- No le dirás a nadie ¿verdad? - preguntó con cierto aire de superioridad.
- No, todavía no. Movámonos - le espeté con frialdad y nos dirigimos al lugar en donde habíamos dejado al resto del grupo.
Me esperaba un café caliente con una pizca de licor de chocolate en unas tacitas con flores color lavanda, y una especie de panecillos diminutos con distintos rellenos, frutillas, frambuesas, moras. Era todo tan delicioso que no podía parar de comer, me sentía como Hansel y Gretel en la casa de la bruja, obligada a comer por los sabores celestiales. Me detuve cuando había acabado con los aperitivos y escuché la organización del día.
Comenzamos el recorrido yendo al Museo Nacional de Praga que era magnifico, una infraestructura, todo era tan increíble, tan hermoso pasamos la mitad del día allí adentro recorriendolo, asombrada, ya era la hora del almuerzo cuando me arrastraron fuera.- Tenemos varios lugares para que conozcas, no te debes atrasar, vendrás otra semana y conocerás todo más profundamente - me dijo mi hermano mientras caminábamos por calles repletas de gente de toda clase.
Me encantaba el aire que se respiraba, olía a frescura, a renovación, caminé tomada de su brazo durante un largo rato, tomamos una especie de tren pequeño hasta llegar a un lugar con lo que parecía una capilla al frente y árboles secos a su alrededor, se veía un suelo gris y con musgo, al acercarnos más noté que no era suelo lo que se veía, sino más bien pedazos de cemento gris. Eran lápidas grabadas, lápidas gastadas de hace tiempo. Miré a Bruno algo dudosa del lugar.
- No es un lugar pintoresco para visitar, pero tengo algo que mostrarte, creo que te va a fascinar. - me tomó de la mano y me arrastró hacia esas tumbas y epitafios, le entregó a un guardia unos boletos y me guió, trastabillé en un par de ocasiones pero finalmente se paró frente a una placa, no era muy antigua, quizás había sido una de las últimas, estaba en hebreo. - Se que no sabes leerlo, pero allí - señaló la parte superior de la tumba en uno de los relieves - esta nuestro apellido, Schuster. Averigüé, ése pudo haber sido nuestro tatara, tatara abuelo, el nombre no se ve, por lo que no puedo estar seguro. Pero somos parte de la historia.
- Eso es genial, y la gente no me creía al decir que era judía. - sonreí feliz y nos levantamos del suelo.Me alejé un poco, y tomé una fotografía, unas cuantas a decir verdad, para el recuerdo en varias aparecía Bruno. Terminamos ver el lugar y luego nos reunimos con Dimitri y Francisco fuera y caminamos por las hermosas calles de esta ciudad hasta que comenzó a llover, admito que me encanta la lluvia, pero no cuando parece un diluvio. Y dos noches seguidas, esto era peor que en casa. Tomamos un taxi hasta casa y una vez allí decidí contactarme con mi padre, por lo que lo llame, lo dejé sonar, hasta que respondió la casilla, corté y medio segundo después me entró una llamada de él.
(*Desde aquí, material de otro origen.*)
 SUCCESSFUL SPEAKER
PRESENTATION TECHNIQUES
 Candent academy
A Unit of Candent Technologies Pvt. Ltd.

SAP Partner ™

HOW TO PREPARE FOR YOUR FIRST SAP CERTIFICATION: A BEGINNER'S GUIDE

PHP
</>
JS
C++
- Hola Manuel - respondió tratando de sonar casual.
- Hola Fefi, ¿como estas princesita? - seguía tratándome como niña, como si tuviese dos años.
- Bien papá, escucha, ¿esta todo bien por allá?
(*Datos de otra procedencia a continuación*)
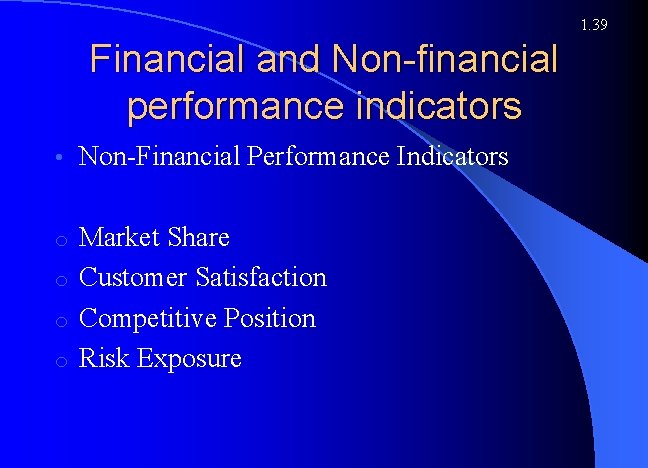 1.39

Financial and Non-financial performance indicators

• Non-Financial Performance Indicators

o Market Share
o Customer Satisfaction
o Competitive Position
o Risk Exposure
- Claro, ahora estaba volviendo al hotel y mañana en la mañana volveremos a Buenos Aires.
- Genial, Genial, perfecto. - me quedé colgada al teléfono con aire vació.
- Cariño te llamo luego, tengo que irme - pude escuchar cómo llamaba al taxi y se subía en él antes de cortarme.
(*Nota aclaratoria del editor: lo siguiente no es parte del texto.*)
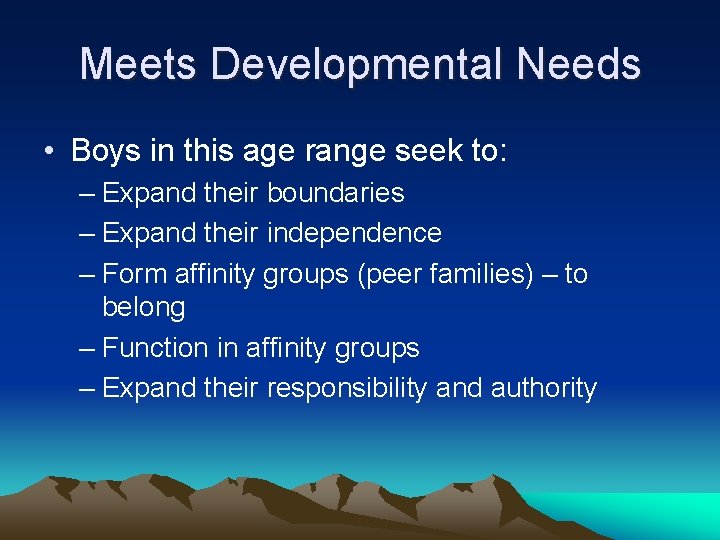 Meets Developmental Needs

• Boys in this age range seek to:
– Expand their boundaries
– Expand their independence
– Form affinity groups (peer families) – to belong
– Function in affinity groups
– Expand their responsibility and authority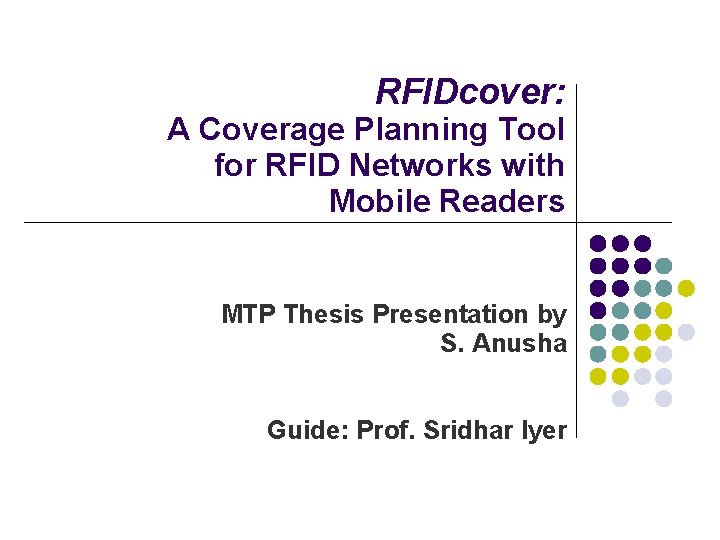 RFIDcover:
A Coverage Planning Tool for RFID Networks with Mobile Readers

MTP Thesis Presentation by
S. Anusha

Guide: Prof. Sridhar Iyer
Me encantaba estar aquí con mi hermano, con tantas atenciones, pero mi padre, la única persona que había estado al lado mio durante toda mi vida, se había olvidado de mi. No menciono cuándo era mi momento de volver a casa, no preguntó cómo me estaba yendo, si había encontrado a mi hermano. Nada, absolutamente nada. No le interesaba, me sentí reemplazada, me costó tragar. Me sentí aprisionada y con un asqueroso nudo en la garganta, estaba dolida. Se me llenaron los ojos de lágrimas. Fui hasta mi cuarto, me tiré en la cama y rompí a llorar en silencio, como siempre, sin emitir alteración, invisible, ocultándome. Me dolía demasiado, era una estupidez quizás, pero dolía. La puerta estaba cerrada para que nadie me viera en ese estado deplorable pero una mano me palmearon el hombro y tuve el acto reflejo de apartar la mano y enderezarme, era Dimitri, quien me miraba apenado.